Федор Шеремет. ИГРА-КИНО-КИНО-ИГРА

Этому произведению я присваиваю, — говорил он мне, — главные
черты всякой игры: симметрию, произвольность правил, скуку.
Хорхе Луис Борхес. Анализ творчества Герберта Куэйна

Кинематограф девяностых, вернее, его выхолощенная видеосалонами и отечественными режиссерами стилистика, сейчас в особой моде. Человек в вязаном свитере на фоне кирпичной стенки и шепелявый австриец-переросток — символы переломного десятилетия. Большая часть подражаний, цитат и оммажей относится к двум десяткам картин по обе стороны бывшего занавеса, а все разнообразие жанров, направлений и национальных школ, как правило, опускается — хотя в них-то и содержится та самая «сермяжная правда» поколения.

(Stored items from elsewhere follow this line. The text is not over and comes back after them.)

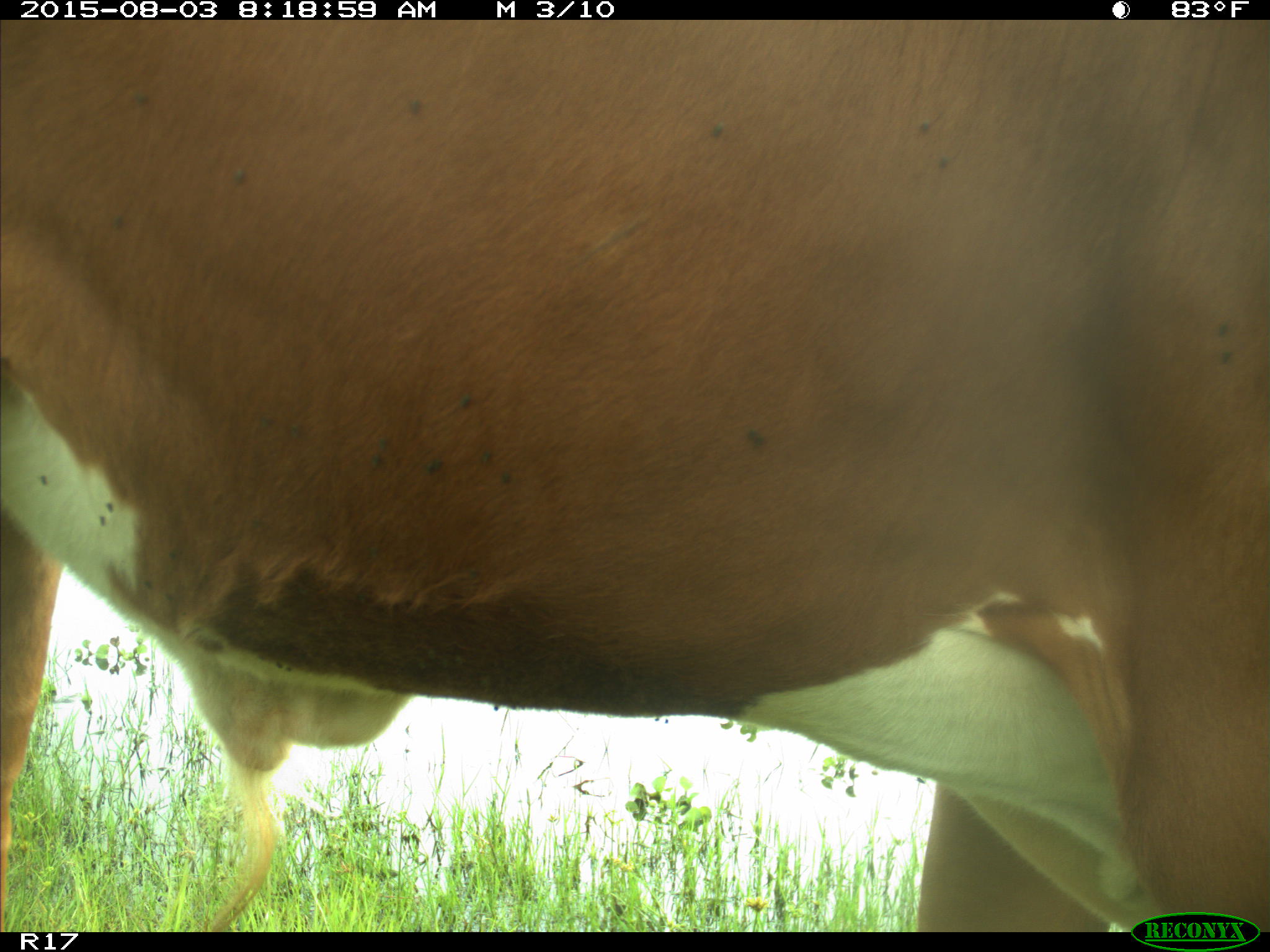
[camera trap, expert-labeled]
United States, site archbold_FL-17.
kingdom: Animalia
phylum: Chordata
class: Mammalia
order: Artiodactyla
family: Bovidae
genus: Bos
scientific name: Bos taurus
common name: domestic cow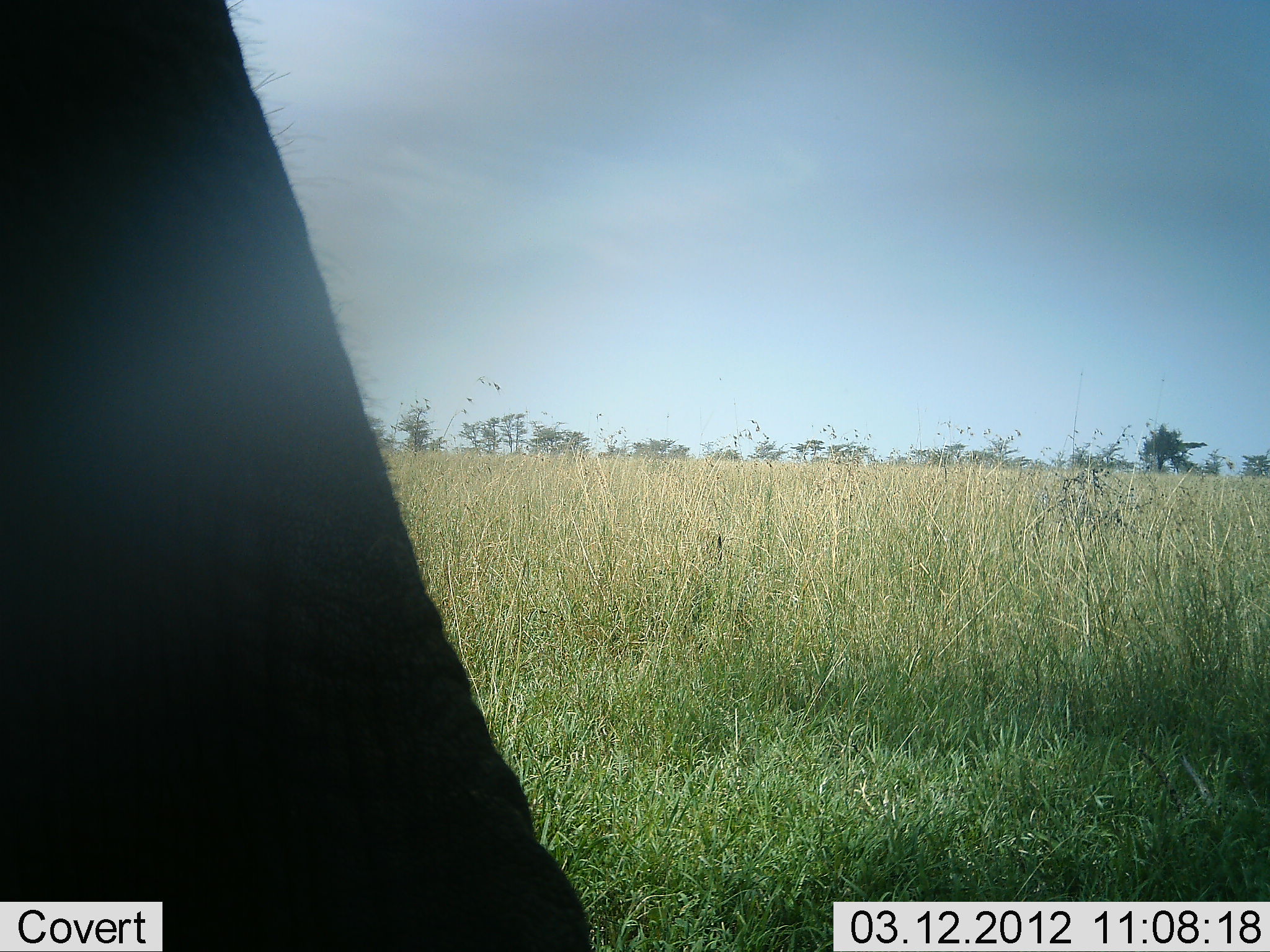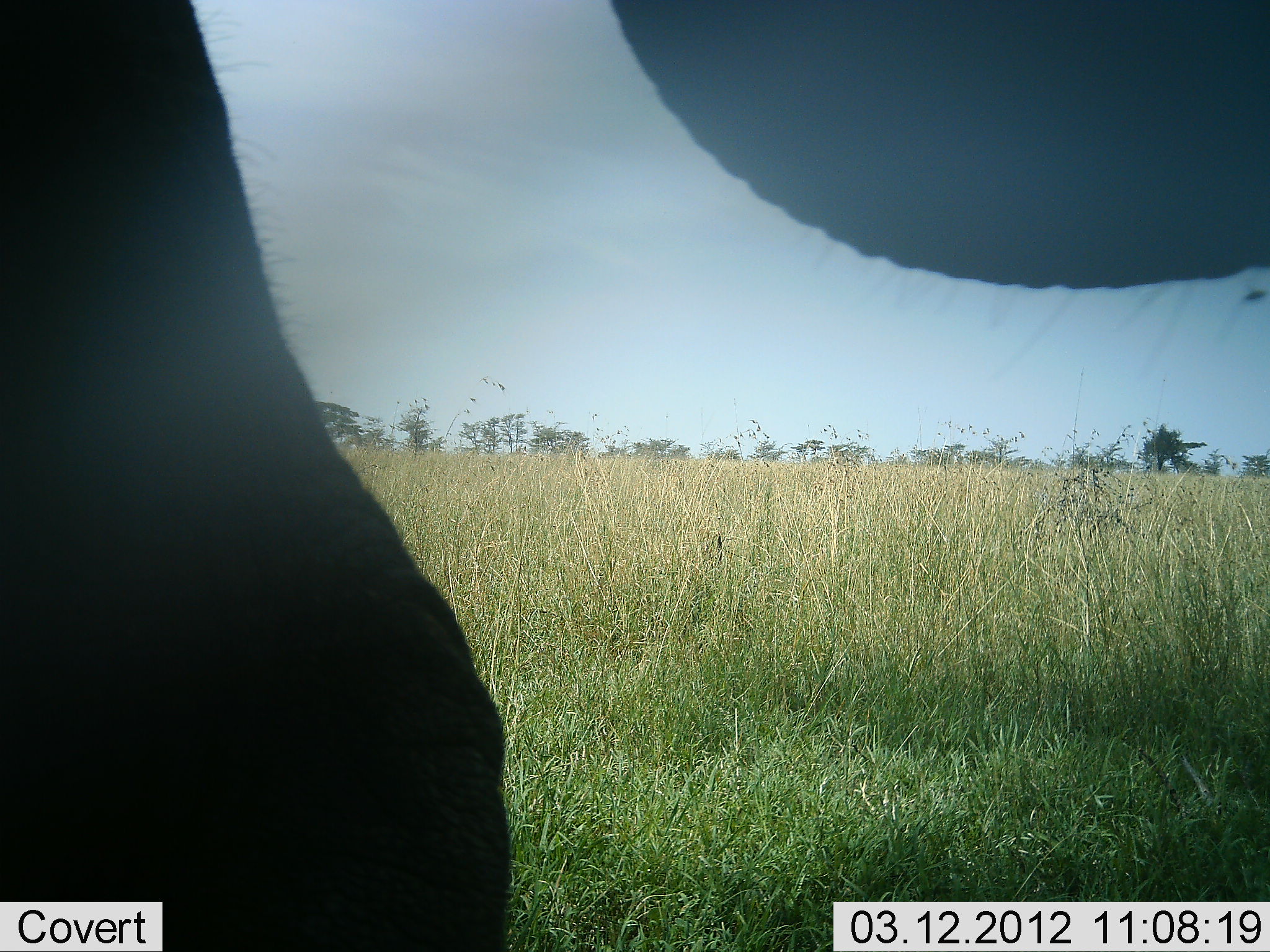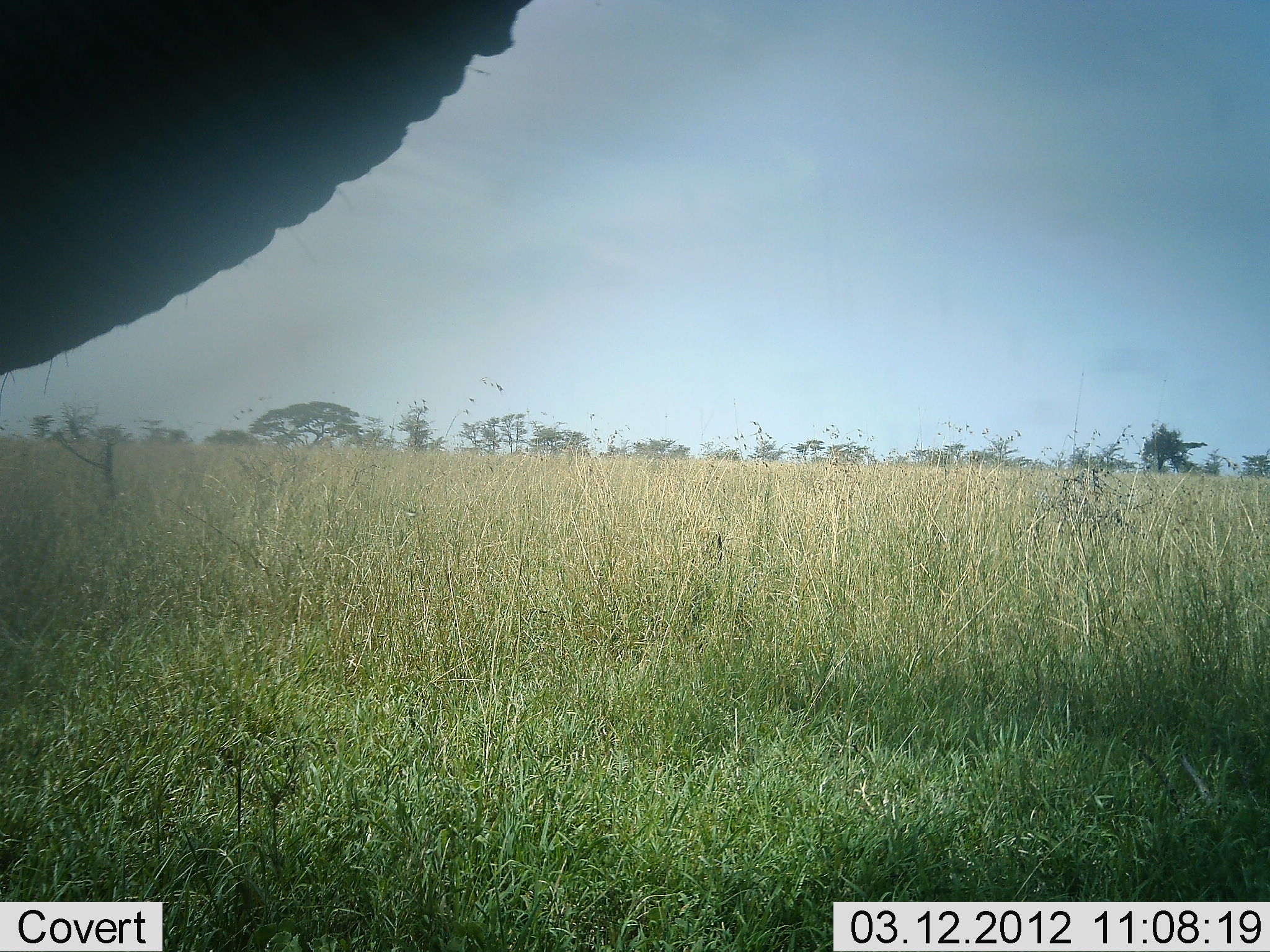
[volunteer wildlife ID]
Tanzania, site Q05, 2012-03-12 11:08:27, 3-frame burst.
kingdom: Animalia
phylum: Chordata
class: Mammalia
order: Proboscidea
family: Elephantidae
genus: Loxodonta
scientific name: Loxodonta africana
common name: african bush elephant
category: elephant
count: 1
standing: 50%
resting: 0%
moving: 35%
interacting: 5%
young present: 0%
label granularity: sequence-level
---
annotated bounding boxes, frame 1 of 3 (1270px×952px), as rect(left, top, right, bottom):
animal: rect(1, 0, 600, 951)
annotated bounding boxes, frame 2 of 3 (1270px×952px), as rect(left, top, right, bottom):
animal: rect(1, 0, 1269, 951)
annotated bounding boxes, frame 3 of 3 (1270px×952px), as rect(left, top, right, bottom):
animal: rect(0, 0, 535, 374)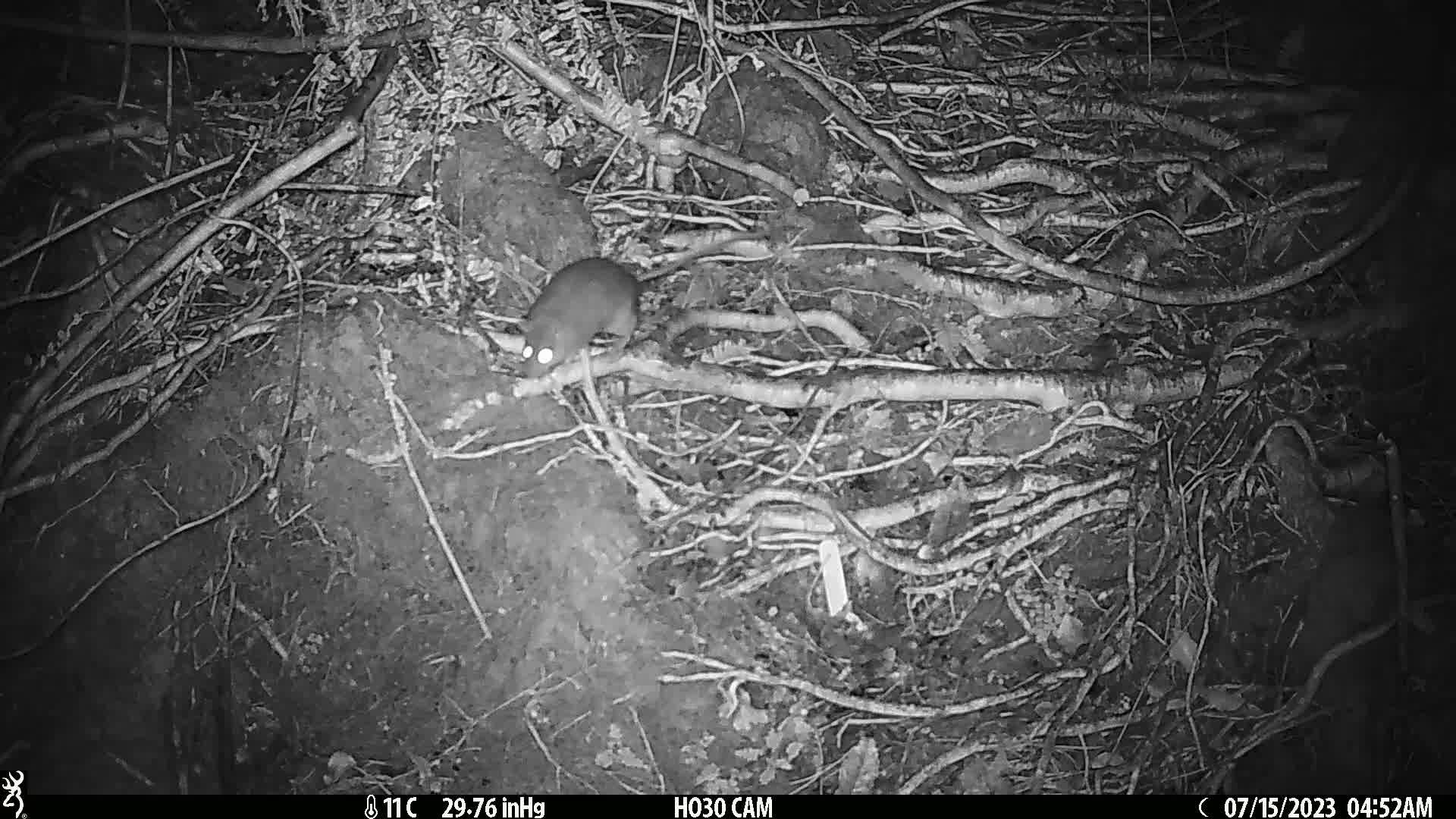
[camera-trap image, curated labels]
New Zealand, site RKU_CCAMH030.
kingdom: Animalia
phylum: Chordata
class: Mammalia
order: Rodentia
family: Muridae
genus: Rattus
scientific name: Rattus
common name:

Бунтари-новаторы из ЮАР, Мексики и Югославии заслуживают не меньшего внимания, чем бесконечные уроды Финчера или Балабанова.
Вооружившись такого рода мысленными конструкциями, недавно я окунулся в дебри восточноевропейского артхауса. Не могу сказать, что пожалел об этом, но менталитет «братьев-славян» зачастую настолько отличался от нашего, что просмотр картины превращался в борьбу непонимания и неприятия.
Однако самородки все же находились — в частности, Милчо Манчевский, изощренный македонский интеллектуал, в середине десятилетия прогремевший своим опусом «Перед дождем». Фильм этот в первую очередь интересен своей природой — не кинематографической, вернее, не совсем. Это — киноигра.
О ней-то и пойдет речь.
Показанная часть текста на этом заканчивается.